Wie wichtig ist Ihnen Geld? Die Zeitung «Bild» schrieb, dass Sie 7 Millionen Euro pro Kampf kassieren?
Blödsinn. Die Zahl stimmt nicht. Geld ist für mich niemals die Motivation, sondern nur das Resultat meines Erfolgs. Geld ist wichtig, aber nicht alles.
Könnten wir einen Zeitsprung zurück machen: Hätte Klitschko eine Chance gegen einen Frazier, Norton oder Ali in Hochform?
Es wäre superinteressant, das herauszufinden. Diese Gedankenspiele kann man machen. Antworten darauf gibts leider nur in Computer-Games.
Welcher Boxer hat Sie inspiriert?
Ich erinnere mich, dass ich mit Schulkameraden einst Ausschnitte eines Tyson-Kampfes anschaute. Wie er als jüngster Schwergewichts-Weltmeister den Gürtel hoch hielt. Ich wusste: Eines Tages
werde ich Tyson schlagen und ihm diesen Gürtel abnehmen. Eine Vorstellung, die mich enorm motivierte. Doch meine Freunde lachten mich aus.
Sie haben es allen gezeigt.
Ja, und ich bin nachtragend. Ich lud die Jungs 15 Jahre später zum Abendessen ein, brachte den Gürtel mit – genau den, welcher Tyson damals in die Höhe streckte. Ich stellte ihn auf den Tisch
und fragte: «Und Jungs? Erinnert ihr euch an den Abend vor 15 Jahren?»
Hats gut getan?
Ja, mir machts Spass, den Leuten das Gegenteil zu beweisen. Nur schade, dass es nie zum Duell gegen Tyson kam.

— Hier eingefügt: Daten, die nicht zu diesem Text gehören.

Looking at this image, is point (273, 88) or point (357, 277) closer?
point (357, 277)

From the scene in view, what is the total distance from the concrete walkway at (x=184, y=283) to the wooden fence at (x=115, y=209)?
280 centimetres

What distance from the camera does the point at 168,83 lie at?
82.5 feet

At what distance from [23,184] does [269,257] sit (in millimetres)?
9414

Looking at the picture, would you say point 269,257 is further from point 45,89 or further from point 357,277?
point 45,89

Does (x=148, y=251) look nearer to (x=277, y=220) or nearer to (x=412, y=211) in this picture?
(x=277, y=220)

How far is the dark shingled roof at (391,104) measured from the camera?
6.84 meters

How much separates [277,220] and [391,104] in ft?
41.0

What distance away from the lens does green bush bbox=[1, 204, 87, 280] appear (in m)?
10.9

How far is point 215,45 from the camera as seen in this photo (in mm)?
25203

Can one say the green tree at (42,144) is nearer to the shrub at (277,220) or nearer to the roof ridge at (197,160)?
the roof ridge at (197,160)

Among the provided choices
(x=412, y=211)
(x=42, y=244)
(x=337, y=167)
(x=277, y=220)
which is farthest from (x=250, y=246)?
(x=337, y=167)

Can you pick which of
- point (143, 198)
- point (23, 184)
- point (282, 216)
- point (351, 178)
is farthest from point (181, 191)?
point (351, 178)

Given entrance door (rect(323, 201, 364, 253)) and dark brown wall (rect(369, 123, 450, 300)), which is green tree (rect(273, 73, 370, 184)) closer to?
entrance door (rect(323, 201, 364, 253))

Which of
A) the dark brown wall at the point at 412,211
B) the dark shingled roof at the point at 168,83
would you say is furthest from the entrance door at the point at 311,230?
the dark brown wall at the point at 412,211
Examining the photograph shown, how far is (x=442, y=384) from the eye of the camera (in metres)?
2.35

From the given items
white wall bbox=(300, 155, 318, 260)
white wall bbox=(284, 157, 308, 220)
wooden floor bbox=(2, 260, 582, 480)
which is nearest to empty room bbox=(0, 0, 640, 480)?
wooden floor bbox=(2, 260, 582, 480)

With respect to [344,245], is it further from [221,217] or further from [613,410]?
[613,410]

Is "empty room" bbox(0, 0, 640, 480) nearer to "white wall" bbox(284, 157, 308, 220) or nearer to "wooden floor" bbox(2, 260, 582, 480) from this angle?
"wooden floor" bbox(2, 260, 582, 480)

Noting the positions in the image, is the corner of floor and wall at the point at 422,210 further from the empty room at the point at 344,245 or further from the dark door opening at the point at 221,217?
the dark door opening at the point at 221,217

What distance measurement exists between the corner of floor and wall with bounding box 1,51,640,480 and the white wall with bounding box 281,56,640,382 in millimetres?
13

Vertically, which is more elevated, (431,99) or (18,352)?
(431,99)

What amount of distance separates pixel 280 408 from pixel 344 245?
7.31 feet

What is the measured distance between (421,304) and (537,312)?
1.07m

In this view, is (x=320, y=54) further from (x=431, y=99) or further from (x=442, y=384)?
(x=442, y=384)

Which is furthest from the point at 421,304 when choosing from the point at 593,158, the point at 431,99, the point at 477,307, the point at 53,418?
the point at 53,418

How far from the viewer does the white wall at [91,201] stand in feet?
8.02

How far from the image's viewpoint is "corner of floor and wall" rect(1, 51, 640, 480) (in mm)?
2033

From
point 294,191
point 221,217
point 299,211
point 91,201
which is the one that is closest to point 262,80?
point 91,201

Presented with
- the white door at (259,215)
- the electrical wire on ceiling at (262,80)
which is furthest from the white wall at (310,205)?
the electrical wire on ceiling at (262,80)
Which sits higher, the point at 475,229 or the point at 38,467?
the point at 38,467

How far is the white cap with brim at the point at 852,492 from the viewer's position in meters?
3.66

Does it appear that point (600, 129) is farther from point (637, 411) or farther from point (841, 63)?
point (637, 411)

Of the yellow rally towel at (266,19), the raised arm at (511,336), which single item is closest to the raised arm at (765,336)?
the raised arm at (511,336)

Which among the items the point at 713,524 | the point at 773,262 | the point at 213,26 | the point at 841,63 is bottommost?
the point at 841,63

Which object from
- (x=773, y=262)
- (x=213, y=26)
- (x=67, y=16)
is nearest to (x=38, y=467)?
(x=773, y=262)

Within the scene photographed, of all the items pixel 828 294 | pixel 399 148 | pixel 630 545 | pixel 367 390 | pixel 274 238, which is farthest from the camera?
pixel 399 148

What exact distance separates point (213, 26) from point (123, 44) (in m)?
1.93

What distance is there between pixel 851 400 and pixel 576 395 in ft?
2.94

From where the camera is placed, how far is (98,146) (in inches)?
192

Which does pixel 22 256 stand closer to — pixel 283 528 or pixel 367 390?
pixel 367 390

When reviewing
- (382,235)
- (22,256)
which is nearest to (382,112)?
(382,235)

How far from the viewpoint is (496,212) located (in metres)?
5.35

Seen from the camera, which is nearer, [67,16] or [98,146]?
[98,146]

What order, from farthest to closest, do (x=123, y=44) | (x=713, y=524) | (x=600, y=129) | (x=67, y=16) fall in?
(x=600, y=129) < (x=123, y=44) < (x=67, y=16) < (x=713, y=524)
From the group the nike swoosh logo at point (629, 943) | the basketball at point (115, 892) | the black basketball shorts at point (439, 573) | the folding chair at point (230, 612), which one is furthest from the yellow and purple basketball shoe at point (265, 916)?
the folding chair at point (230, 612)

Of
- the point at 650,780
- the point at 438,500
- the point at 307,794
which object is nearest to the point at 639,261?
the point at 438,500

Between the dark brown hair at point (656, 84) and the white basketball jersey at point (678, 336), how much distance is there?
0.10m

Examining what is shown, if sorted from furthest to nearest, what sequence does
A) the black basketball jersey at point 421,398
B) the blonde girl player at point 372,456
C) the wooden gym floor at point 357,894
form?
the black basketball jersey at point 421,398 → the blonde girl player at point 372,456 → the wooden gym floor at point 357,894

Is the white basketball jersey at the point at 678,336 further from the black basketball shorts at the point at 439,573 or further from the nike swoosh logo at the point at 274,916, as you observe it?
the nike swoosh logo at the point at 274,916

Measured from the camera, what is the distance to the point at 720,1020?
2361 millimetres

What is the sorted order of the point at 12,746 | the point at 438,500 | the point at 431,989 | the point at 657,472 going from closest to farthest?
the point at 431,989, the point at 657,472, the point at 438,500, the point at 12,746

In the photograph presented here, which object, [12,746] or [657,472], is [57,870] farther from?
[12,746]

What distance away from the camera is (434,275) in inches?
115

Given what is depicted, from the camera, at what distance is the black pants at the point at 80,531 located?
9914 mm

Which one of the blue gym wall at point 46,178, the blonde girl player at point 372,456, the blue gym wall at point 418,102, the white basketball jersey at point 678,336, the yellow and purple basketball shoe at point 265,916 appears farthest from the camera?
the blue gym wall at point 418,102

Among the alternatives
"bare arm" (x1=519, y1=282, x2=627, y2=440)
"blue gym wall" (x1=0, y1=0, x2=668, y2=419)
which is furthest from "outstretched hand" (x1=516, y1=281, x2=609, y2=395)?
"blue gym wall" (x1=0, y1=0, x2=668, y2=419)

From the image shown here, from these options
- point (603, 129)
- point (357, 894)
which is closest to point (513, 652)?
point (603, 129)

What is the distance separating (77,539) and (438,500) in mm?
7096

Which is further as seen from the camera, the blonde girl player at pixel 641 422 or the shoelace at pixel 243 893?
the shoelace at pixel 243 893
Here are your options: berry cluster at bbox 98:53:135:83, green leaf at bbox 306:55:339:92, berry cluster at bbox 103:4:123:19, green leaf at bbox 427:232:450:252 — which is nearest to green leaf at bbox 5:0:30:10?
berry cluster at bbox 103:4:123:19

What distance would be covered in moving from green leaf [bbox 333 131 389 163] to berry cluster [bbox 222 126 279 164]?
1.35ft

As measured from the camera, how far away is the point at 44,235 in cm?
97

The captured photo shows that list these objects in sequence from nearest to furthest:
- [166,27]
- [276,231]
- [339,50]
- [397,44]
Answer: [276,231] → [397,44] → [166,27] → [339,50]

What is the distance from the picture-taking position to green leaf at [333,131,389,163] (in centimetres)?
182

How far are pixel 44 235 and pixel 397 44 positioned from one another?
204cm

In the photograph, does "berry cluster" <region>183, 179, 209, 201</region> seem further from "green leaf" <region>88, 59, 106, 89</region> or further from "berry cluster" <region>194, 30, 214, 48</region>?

Im Gegensatz zu Tyson sind Sie immer noch im Geschäft. Was erwarten Sie von den Fans in Bern?
Die Fans müssen etwas von mir erwarten. Ich will, dass die Emotionen überspringen. Der 12. Dezember 2009 soll den Menschen in Erinnerung bleiben: als Abend der grossen Emotionen.